### TASK REQUIREMENTS:
State how many lines in the rows below contain the string "instances". Reply with the number alone.

### STORED ROWS:
☆ ☆ ☆

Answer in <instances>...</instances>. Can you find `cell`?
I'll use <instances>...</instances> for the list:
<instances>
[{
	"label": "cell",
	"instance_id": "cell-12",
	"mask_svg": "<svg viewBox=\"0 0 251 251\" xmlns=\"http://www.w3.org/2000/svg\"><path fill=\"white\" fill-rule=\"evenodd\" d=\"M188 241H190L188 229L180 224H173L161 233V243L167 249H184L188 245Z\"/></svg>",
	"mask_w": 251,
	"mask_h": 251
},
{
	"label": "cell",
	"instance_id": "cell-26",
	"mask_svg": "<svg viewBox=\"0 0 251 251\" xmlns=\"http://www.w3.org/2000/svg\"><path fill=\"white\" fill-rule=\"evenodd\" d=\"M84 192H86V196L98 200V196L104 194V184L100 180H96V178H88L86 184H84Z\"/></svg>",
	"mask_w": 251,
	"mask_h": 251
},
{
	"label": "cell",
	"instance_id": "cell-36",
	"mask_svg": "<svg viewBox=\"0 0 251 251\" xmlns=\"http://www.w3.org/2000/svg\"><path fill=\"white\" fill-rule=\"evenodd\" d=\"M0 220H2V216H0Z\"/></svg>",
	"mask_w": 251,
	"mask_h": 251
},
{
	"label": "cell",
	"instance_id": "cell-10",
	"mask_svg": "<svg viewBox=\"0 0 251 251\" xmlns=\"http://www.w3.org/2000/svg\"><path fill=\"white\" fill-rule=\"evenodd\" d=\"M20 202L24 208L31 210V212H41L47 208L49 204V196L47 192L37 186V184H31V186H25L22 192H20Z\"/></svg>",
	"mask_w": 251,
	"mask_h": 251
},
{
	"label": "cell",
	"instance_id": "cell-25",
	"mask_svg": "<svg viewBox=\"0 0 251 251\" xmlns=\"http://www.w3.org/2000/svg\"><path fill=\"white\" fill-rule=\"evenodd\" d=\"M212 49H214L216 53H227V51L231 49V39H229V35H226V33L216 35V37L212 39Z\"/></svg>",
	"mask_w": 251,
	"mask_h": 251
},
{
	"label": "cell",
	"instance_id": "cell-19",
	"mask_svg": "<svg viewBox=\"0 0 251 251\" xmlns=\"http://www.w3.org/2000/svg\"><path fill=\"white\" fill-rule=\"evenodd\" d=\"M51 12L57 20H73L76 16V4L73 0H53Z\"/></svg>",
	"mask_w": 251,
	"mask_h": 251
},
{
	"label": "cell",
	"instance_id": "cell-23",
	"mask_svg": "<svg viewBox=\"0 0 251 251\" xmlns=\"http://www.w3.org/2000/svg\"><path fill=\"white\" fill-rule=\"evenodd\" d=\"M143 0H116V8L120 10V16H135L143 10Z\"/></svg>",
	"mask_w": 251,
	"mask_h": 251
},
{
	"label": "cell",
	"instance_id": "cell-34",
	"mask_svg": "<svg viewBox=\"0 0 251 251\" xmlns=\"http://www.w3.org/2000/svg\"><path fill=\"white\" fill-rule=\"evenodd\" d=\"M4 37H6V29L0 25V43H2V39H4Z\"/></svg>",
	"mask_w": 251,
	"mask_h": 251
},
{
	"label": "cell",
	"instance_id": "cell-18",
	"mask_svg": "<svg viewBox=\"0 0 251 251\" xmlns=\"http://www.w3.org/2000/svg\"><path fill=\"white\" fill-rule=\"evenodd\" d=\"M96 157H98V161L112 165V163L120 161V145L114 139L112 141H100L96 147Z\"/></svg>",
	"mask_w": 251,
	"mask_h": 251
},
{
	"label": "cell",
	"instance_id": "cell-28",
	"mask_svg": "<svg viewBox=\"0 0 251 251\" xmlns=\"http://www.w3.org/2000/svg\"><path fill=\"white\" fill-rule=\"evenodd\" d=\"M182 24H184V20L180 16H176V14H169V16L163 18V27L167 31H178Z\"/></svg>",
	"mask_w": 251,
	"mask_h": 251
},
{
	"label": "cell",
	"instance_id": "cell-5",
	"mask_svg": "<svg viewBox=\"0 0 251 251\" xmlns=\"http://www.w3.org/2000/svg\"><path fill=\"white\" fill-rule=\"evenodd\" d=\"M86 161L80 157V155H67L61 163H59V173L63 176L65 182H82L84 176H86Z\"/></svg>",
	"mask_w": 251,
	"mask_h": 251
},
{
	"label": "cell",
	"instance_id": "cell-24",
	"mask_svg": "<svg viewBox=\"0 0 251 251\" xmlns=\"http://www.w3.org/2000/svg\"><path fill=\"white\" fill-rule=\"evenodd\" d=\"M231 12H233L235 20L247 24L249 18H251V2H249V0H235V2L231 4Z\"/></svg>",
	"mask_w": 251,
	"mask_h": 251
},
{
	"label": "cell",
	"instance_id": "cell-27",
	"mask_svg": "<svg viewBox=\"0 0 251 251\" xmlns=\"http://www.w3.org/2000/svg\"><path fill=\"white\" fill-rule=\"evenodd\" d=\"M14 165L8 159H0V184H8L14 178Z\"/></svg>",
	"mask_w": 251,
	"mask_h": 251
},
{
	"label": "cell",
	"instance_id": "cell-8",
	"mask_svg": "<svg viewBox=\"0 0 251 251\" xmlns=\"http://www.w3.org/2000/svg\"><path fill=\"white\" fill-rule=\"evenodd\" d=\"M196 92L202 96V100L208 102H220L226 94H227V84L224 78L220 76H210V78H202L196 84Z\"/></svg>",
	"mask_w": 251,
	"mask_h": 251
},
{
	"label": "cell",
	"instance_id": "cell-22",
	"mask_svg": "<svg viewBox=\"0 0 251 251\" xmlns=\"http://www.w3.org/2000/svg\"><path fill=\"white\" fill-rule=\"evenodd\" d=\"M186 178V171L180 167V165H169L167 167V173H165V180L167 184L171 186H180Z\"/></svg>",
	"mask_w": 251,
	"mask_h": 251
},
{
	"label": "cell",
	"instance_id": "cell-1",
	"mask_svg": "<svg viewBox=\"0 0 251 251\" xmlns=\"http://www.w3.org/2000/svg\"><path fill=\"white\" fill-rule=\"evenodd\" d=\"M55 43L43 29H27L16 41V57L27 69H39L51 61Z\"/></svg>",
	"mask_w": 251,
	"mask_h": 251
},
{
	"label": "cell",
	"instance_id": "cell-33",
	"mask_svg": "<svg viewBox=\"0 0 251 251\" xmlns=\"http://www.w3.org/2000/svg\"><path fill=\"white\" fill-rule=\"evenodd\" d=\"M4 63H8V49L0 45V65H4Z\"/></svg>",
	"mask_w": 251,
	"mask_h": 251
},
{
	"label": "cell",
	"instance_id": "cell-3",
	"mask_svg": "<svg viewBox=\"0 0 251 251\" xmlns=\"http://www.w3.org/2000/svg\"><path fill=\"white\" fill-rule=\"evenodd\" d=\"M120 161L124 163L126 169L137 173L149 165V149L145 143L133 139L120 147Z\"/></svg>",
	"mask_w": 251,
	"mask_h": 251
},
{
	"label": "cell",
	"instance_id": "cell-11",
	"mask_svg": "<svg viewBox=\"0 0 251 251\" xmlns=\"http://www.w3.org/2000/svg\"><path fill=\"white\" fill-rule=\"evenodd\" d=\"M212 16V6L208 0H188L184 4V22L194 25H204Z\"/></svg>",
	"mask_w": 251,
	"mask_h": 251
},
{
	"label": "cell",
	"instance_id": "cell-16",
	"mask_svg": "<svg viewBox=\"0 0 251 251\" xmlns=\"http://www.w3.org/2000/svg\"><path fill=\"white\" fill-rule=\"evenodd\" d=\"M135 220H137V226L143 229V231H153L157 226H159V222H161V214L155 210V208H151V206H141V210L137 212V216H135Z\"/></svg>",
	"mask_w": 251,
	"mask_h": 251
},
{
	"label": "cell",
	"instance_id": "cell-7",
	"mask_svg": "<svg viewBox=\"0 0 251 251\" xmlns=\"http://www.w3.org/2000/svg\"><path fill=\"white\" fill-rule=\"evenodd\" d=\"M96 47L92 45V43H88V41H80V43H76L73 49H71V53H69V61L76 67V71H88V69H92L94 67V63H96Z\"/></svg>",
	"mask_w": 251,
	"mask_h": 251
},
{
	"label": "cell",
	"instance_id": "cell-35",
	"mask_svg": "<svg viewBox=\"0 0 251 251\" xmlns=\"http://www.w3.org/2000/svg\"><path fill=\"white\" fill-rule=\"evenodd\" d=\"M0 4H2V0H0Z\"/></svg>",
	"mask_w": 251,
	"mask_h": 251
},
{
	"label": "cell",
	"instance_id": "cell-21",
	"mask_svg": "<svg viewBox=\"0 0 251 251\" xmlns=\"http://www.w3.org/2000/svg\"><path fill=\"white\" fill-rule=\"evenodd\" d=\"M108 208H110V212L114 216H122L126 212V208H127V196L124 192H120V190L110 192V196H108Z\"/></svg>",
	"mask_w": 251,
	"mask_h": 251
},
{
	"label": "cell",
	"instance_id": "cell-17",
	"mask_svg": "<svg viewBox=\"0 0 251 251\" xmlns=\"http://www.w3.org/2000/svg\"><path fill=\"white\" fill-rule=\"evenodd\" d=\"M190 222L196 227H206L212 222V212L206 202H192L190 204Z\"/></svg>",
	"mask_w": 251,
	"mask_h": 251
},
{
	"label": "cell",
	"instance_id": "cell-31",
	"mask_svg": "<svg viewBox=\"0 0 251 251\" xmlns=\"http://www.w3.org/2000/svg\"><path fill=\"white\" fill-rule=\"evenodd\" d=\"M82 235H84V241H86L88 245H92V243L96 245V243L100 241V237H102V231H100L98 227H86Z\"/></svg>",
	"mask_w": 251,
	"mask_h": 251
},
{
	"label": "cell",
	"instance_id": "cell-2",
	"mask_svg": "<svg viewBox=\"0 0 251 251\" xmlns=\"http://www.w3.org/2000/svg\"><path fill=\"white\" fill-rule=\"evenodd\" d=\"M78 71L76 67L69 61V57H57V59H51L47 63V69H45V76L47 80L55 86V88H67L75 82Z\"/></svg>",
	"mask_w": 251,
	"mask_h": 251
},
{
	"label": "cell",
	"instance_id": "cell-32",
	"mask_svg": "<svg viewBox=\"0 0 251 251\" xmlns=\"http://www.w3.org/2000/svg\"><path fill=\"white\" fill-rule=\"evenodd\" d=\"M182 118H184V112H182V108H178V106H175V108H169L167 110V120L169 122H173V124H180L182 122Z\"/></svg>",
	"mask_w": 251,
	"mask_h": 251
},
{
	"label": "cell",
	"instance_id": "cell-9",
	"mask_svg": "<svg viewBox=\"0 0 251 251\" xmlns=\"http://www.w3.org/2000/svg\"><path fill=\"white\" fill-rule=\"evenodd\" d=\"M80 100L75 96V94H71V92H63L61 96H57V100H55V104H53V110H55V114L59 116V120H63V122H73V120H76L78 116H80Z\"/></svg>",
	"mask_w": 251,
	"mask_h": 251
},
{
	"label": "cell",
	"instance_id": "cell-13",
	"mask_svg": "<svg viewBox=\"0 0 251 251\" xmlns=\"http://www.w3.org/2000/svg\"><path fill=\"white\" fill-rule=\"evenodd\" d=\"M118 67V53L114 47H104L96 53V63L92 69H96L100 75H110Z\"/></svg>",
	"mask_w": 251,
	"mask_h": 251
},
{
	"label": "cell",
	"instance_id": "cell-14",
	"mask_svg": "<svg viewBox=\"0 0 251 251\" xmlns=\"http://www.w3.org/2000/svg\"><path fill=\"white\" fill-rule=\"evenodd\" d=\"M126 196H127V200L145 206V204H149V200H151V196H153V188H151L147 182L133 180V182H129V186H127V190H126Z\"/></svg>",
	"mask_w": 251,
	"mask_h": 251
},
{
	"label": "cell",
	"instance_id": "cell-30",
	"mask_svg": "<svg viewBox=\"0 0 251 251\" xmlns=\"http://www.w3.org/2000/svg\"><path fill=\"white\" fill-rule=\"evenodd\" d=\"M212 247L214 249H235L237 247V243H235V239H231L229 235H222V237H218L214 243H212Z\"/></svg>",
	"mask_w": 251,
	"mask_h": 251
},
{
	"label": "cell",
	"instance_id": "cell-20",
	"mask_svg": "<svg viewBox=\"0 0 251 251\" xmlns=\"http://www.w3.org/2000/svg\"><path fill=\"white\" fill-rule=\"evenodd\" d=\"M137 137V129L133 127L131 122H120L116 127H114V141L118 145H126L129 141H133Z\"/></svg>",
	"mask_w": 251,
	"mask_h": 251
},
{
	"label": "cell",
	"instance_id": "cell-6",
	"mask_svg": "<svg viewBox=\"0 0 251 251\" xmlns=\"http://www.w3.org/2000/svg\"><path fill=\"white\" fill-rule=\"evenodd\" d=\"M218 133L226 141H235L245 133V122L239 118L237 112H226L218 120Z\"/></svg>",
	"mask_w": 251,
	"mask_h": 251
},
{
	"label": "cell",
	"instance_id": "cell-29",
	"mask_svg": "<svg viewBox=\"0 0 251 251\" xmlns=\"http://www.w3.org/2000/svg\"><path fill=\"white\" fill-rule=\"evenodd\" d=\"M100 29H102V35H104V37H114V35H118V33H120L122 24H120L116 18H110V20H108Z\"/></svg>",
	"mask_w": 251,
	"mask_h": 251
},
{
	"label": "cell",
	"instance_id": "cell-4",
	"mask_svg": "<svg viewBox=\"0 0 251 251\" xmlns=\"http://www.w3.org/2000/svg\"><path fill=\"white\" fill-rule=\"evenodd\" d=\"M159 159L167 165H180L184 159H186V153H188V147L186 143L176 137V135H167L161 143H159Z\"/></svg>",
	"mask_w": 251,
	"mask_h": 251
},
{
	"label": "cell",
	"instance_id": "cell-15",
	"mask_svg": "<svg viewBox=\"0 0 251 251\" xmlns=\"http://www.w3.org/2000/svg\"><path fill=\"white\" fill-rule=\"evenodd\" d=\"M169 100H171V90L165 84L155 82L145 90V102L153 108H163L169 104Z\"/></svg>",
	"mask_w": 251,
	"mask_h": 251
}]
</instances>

☆ ☆ ☆

### EXERCISE OUTPUT:
4